Quoted passage –
****************************************

A review of honeybee history shows many suspects. The Varroa mite, native to Asia, came to North America in the late 1980s. Since then, yearly losses of between 15 and 20 percent have become the norm. “Before the mites, you could be a bee-have-er,” says Mr. vanEngelsdorp. “Now you have to be a bee-keep-er.”
Beekeepers are the first to acknowledge the stress of migratory pollination. Carted on flatbed trucks from wintering sites in the South, the bees crisscross the continent, first to California’s almond groves, which rely entirely on honeybees for pollination, and then northward throughout the country, following the spring flowering season. Farmers have come to rely increasingly on honeybee services, says May Berenbaum, head of the department of entomology at the University of Illinois, Urbana-Champaign. “Given its economic importance, beekeeping really hasn’t gotten the attention it deserves,” she says.
Poor nutrition may be another factor, says Mr. Vaughan. To prepare them for winter, bees are fed high- fructose corn syrup and protein supplements. In the fields they’ve pollinated, meanwhile, more often than not they’ve gathered only one kind of pollen. Maybe, like other animals, they need a diverse diet, he says. “If you only ate McDonald’s every day, you’d be just like that guy in ‘super Size Me,’ ” he says. “And he didn’t feel that good.” Others, like Doan, suspect pesticides.
Similar problem in 1990s France In the 1990s, France experienced a precipitous honeybee decline from “mad bee disease.” Honey production dropped by nearly one-third, to 25,000 tons. French beekeepers blamed a newly introduced pesticide marketed under the name Gaucho. From the same family as nicotine, the chemical targeted aphids’ navigational systems. And when the honeybees weren’t finding their way home, either, French beekeepers protested. The French government banned the product in 1999. Though subsequent studies haven’t found a strong link, bee populations still haven’t rebounded to previous levels.

****************************************

Problem to work on – Can you pick up the article on honeybee losses right after its final sentence and carry it on? The records come from a separate, unrelated source.

****************************************

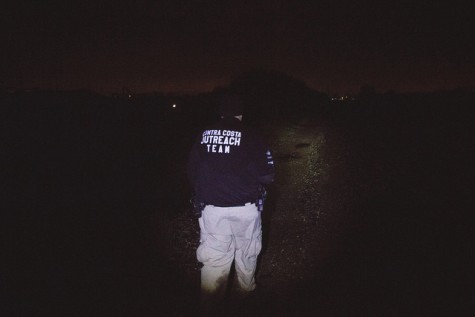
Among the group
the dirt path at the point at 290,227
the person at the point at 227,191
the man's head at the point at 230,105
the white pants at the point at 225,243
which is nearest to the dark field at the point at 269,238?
the dirt path at the point at 290,227

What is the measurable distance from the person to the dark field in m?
0.62

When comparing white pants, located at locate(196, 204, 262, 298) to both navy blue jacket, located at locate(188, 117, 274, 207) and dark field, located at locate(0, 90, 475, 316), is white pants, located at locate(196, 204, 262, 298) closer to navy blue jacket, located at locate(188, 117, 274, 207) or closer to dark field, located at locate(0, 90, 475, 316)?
navy blue jacket, located at locate(188, 117, 274, 207)

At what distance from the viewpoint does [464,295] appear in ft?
12.2

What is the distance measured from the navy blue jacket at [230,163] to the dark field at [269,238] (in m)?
1.30

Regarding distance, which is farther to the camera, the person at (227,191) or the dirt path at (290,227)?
the dirt path at (290,227)

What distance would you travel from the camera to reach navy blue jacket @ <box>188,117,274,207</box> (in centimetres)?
309

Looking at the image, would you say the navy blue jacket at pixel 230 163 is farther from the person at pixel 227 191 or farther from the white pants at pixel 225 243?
the white pants at pixel 225 243

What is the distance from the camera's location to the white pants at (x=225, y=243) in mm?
3170

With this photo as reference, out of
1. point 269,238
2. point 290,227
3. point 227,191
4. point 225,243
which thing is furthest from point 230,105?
point 290,227

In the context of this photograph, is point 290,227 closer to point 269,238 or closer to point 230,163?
point 269,238

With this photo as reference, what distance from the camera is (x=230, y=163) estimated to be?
3.11 m

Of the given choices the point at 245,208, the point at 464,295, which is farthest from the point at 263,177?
the point at 464,295

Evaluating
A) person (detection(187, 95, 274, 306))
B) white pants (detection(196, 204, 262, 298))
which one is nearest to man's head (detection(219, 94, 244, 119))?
person (detection(187, 95, 274, 306))

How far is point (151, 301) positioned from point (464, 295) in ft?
11.4
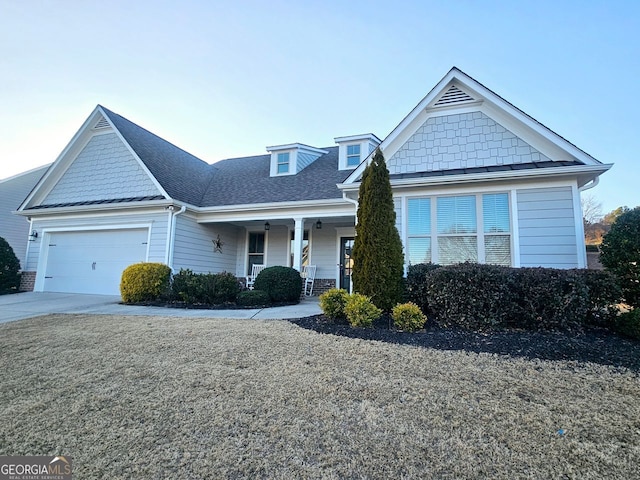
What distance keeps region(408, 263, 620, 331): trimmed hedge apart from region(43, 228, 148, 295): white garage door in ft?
31.1

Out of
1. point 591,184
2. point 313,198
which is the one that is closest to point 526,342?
point 591,184

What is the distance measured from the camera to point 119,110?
12.9 metres

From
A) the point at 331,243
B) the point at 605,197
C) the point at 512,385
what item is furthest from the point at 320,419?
the point at 605,197

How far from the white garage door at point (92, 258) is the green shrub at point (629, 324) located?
11.5m

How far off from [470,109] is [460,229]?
3.05 meters

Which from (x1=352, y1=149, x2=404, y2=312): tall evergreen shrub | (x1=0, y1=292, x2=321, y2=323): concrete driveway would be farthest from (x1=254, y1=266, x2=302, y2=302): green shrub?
(x1=352, y1=149, x2=404, y2=312): tall evergreen shrub

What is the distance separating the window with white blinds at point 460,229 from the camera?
23.0 ft

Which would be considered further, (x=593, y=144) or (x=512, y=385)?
(x=593, y=144)

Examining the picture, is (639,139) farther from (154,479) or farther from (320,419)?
(154,479)

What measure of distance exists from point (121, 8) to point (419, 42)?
794 centimetres

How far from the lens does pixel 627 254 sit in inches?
208

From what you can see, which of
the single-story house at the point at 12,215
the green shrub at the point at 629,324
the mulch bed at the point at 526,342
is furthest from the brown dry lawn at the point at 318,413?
the single-story house at the point at 12,215

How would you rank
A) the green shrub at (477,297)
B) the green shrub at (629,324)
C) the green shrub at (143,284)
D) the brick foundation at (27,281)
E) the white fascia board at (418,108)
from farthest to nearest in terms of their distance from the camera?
the brick foundation at (27,281) → the green shrub at (143,284) → the white fascia board at (418,108) → the green shrub at (477,297) → the green shrub at (629,324)

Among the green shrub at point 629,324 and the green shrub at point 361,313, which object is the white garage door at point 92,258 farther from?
the green shrub at point 629,324
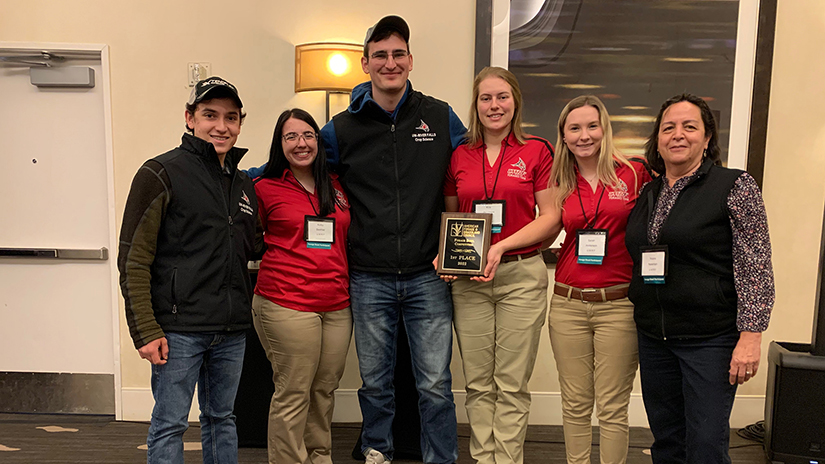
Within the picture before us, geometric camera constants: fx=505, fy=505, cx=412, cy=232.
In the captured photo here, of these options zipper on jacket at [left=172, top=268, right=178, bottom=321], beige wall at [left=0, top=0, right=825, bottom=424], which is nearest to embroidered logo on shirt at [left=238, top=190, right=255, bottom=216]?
zipper on jacket at [left=172, top=268, right=178, bottom=321]

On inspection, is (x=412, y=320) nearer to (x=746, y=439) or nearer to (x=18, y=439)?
(x=746, y=439)

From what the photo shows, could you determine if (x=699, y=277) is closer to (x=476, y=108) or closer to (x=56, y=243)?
(x=476, y=108)

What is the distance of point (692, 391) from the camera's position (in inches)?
66.7

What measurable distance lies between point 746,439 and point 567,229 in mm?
2057

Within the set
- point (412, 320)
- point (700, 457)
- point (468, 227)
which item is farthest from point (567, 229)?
point (700, 457)

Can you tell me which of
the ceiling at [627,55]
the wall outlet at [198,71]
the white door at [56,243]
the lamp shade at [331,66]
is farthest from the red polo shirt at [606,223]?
the white door at [56,243]

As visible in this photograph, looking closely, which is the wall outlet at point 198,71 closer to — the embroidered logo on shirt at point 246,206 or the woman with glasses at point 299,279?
the woman with glasses at point 299,279

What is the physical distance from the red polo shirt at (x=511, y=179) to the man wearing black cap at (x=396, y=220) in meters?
0.13

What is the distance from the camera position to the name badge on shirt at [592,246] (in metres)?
1.90

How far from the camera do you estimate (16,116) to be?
3.12m

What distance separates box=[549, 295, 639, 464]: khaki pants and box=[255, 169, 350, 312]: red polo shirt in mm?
900

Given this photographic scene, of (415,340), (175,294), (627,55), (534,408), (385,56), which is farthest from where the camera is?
(534,408)

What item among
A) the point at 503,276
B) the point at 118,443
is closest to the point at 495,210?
the point at 503,276

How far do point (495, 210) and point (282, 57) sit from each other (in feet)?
5.69
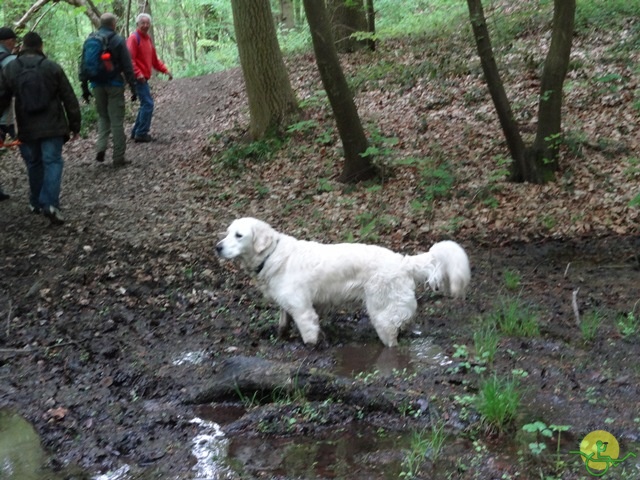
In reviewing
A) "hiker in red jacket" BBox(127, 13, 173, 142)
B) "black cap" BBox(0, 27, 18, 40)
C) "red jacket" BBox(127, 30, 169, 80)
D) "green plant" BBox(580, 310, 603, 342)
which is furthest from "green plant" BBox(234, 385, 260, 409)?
"red jacket" BBox(127, 30, 169, 80)

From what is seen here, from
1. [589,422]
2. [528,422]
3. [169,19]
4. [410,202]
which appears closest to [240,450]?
[528,422]

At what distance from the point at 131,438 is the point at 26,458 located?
70 cm

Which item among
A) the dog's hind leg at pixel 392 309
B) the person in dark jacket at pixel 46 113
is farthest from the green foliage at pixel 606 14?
the person in dark jacket at pixel 46 113

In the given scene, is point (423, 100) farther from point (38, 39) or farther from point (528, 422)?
point (528, 422)

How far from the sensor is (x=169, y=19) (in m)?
31.6

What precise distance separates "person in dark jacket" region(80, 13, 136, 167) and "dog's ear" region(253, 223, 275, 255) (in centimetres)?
717

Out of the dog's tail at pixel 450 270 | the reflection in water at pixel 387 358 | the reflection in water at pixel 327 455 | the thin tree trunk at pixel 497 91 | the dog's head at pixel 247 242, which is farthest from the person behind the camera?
the thin tree trunk at pixel 497 91

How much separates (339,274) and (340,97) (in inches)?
203

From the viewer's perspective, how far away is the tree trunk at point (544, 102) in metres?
9.16

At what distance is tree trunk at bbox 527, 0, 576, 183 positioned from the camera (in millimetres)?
9133

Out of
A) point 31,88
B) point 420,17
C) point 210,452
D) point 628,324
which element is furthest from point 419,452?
point 420,17

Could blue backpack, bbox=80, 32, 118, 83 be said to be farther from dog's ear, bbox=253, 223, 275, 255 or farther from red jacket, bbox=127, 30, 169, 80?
dog's ear, bbox=253, 223, 275, 255

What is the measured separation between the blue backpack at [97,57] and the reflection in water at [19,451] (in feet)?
27.0

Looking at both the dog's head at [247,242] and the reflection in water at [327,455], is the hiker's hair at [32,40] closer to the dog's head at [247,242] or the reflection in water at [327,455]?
the dog's head at [247,242]
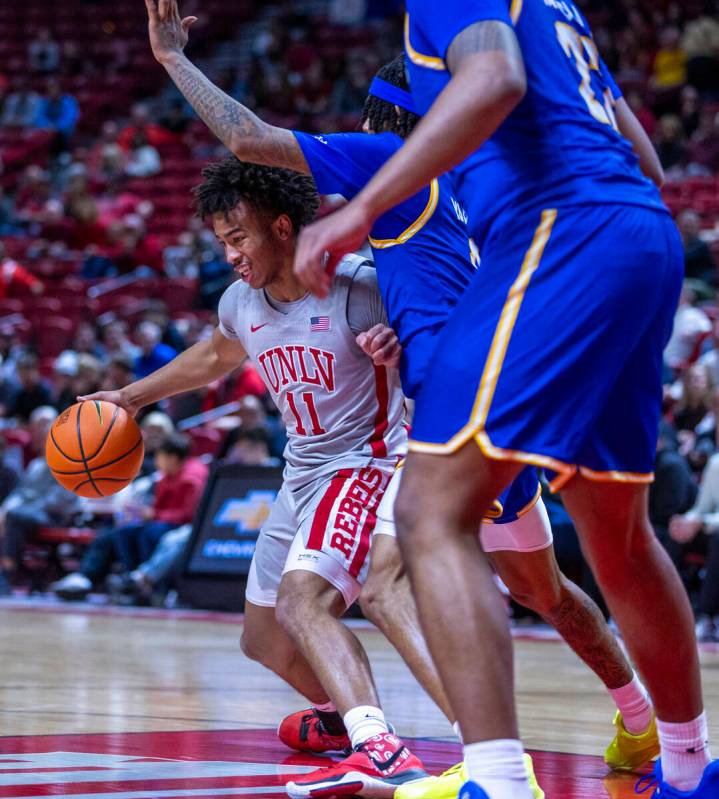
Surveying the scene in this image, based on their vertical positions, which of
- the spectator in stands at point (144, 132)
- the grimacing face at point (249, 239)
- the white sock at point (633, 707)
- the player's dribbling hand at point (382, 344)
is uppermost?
the grimacing face at point (249, 239)

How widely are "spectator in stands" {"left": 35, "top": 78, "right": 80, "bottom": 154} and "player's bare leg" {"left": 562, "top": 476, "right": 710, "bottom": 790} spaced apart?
2071cm

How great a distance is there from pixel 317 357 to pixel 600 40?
16037 mm

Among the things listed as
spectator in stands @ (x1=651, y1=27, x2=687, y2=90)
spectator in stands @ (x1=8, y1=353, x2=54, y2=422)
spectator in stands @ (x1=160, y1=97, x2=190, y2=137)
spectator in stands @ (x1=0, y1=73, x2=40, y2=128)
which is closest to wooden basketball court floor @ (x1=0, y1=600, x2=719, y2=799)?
spectator in stands @ (x1=8, y1=353, x2=54, y2=422)

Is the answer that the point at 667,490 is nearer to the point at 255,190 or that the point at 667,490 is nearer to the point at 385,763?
the point at 255,190

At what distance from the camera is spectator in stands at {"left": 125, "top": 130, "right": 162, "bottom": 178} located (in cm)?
2069

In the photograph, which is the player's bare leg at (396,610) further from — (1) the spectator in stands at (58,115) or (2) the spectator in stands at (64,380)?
(1) the spectator in stands at (58,115)

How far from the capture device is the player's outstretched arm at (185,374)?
429 centimetres

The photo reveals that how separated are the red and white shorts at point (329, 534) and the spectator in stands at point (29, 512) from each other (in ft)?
26.4

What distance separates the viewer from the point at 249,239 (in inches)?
154

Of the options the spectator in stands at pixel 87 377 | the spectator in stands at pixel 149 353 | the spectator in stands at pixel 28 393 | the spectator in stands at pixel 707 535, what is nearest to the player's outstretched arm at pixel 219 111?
the spectator in stands at pixel 707 535

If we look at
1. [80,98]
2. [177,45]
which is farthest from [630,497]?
[80,98]

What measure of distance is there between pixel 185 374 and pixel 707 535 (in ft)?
16.6

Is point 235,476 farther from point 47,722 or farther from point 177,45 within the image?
point 177,45

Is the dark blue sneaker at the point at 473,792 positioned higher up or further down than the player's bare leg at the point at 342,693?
higher up
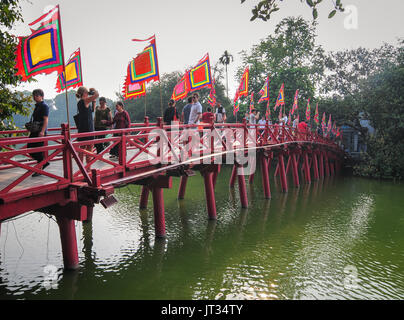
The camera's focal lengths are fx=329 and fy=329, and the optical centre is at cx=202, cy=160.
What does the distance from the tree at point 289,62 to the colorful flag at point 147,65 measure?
86.9 ft

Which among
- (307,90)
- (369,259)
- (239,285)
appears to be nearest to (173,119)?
(239,285)

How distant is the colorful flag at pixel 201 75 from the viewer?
13141mm

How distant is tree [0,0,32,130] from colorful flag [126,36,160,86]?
356cm

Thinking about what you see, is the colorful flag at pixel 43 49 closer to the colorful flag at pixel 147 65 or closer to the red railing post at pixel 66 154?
the red railing post at pixel 66 154

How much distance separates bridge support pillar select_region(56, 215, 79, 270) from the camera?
7695 millimetres

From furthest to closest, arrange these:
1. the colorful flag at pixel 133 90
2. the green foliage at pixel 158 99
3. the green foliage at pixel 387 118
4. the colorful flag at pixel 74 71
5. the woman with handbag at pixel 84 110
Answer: the green foliage at pixel 158 99 → the green foliage at pixel 387 118 → the colorful flag at pixel 133 90 → the colorful flag at pixel 74 71 → the woman with handbag at pixel 84 110

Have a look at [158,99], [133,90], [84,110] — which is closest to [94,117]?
[133,90]

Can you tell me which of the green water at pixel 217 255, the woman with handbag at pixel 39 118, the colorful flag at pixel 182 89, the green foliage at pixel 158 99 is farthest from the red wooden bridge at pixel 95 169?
the green foliage at pixel 158 99

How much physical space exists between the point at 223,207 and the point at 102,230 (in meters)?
6.23

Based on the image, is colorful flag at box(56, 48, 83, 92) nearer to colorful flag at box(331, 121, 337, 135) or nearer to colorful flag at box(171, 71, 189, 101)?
colorful flag at box(171, 71, 189, 101)

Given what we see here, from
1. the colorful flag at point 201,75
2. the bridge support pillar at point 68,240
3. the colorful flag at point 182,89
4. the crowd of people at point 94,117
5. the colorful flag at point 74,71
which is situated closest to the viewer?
the crowd of people at point 94,117

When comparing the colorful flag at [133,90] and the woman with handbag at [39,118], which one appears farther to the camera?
the colorful flag at [133,90]

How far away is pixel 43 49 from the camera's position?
23.1ft

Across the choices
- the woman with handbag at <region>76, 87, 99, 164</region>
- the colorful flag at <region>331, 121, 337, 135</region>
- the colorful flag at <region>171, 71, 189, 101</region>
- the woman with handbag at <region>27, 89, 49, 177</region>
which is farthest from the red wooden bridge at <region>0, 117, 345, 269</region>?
the colorful flag at <region>331, 121, 337, 135</region>
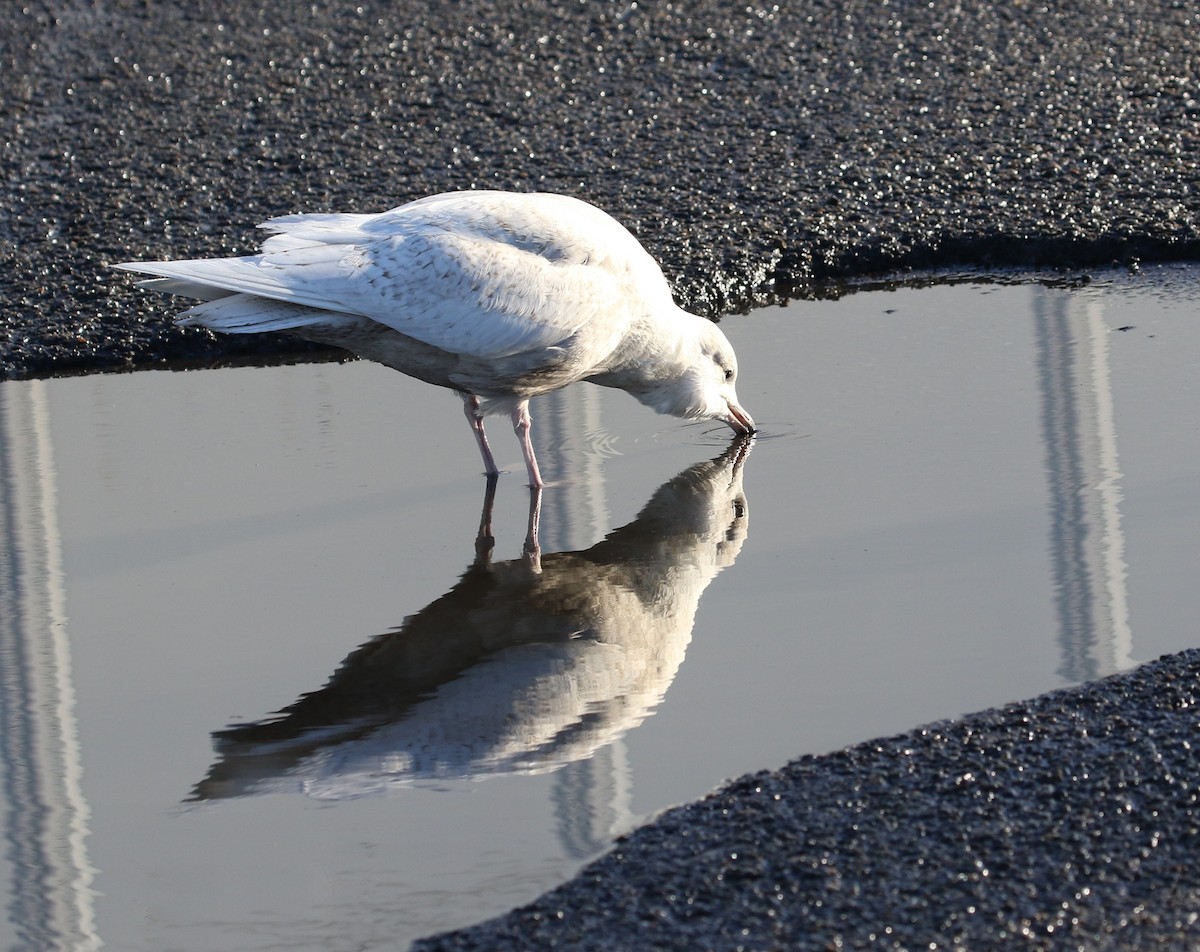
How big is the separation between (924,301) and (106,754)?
3959mm

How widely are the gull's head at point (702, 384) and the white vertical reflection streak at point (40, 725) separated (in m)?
2.02

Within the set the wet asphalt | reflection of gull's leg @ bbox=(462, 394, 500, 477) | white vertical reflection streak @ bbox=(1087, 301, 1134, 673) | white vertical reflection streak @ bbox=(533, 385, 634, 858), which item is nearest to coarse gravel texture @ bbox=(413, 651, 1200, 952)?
the wet asphalt

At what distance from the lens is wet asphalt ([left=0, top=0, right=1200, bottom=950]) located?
10.2 feet

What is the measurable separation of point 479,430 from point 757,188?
2.67 m

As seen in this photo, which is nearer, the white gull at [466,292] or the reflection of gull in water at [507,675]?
the reflection of gull in water at [507,675]

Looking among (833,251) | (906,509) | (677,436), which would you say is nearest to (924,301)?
(833,251)

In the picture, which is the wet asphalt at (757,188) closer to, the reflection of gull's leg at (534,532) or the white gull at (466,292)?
the white gull at (466,292)

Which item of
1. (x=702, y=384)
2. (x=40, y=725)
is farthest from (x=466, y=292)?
(x=40, y=725)

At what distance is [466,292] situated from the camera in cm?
521

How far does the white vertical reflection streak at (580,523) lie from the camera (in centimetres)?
341

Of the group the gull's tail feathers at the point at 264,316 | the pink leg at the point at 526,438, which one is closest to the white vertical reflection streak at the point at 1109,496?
the pink leg at the point at 526,438

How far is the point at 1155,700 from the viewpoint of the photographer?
3.69 meters

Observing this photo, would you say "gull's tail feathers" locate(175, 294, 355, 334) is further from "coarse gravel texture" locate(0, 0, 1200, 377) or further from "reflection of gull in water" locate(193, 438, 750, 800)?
"coarse gravel texture" locate(0, 0, 1200, 377)

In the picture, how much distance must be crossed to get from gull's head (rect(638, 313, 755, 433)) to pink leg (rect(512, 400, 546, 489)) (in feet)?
1.53
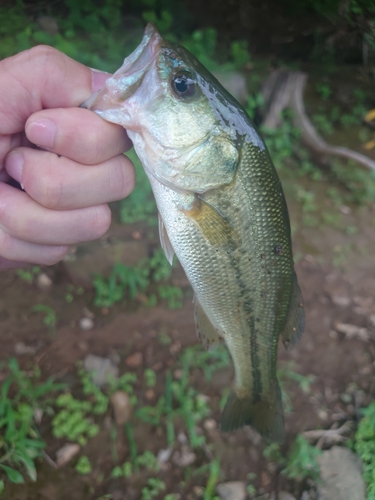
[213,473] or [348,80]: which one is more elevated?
[348,80]

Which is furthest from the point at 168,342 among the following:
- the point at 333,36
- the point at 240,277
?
the point at 333,36

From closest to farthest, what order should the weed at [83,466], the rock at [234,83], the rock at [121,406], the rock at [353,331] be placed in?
the weed at [83,466]
the rock at [121,406]
the rock at [353,331]
the rock at [234,83]

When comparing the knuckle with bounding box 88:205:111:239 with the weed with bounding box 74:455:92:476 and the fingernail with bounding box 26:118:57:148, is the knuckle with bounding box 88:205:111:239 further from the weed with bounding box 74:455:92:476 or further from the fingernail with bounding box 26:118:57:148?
the weed with bounding box 74:455:92:476

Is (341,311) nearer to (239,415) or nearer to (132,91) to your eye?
(239,415)

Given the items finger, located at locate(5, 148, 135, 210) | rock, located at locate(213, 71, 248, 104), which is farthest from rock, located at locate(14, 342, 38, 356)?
rock, located at locate(213, 71, 248, 104)

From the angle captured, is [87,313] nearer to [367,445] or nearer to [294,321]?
[294,321]

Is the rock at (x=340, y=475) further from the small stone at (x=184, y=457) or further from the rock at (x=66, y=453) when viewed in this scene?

****************************************

Result of the task –
Others point to genetically modified crops – specifically, those with a gene for a bacterial toxin called Bt. Initial studies indicated that it didn’t affect bees. But some beekeepers argue the trials didn’t last long enough to determine the long-term effects. (Doan says the same about the nicotinelike pesticides.) A German study supports this. Scientists at the University of Jena found that while Bt food had no direct effect on bees, when fed to bee populations infected with parasites, they quickly became diseased. Alone, Bt may do nothing. But in the presence of a parasite, it may facilitate infection.
“Maybe these toxins weaken the immune system,” says John McDonald, a retired biologist and hobby apiculturalist in Spring Mills, Pa., who wrote an editorial on the topic for the San Francisco Chronicle. But the shrinking of our so-called “pollination portfolio” is of more concern to many entomologists than a die-off in commercial beehives. A 2006 National Academy of Sciences report declared that there was “direct evidence for decline of some pollinator species in North America” – species responsible for pollinating three-quarters of flowering plants. Europeans have documented a parallel decline in their natural pollinators for years.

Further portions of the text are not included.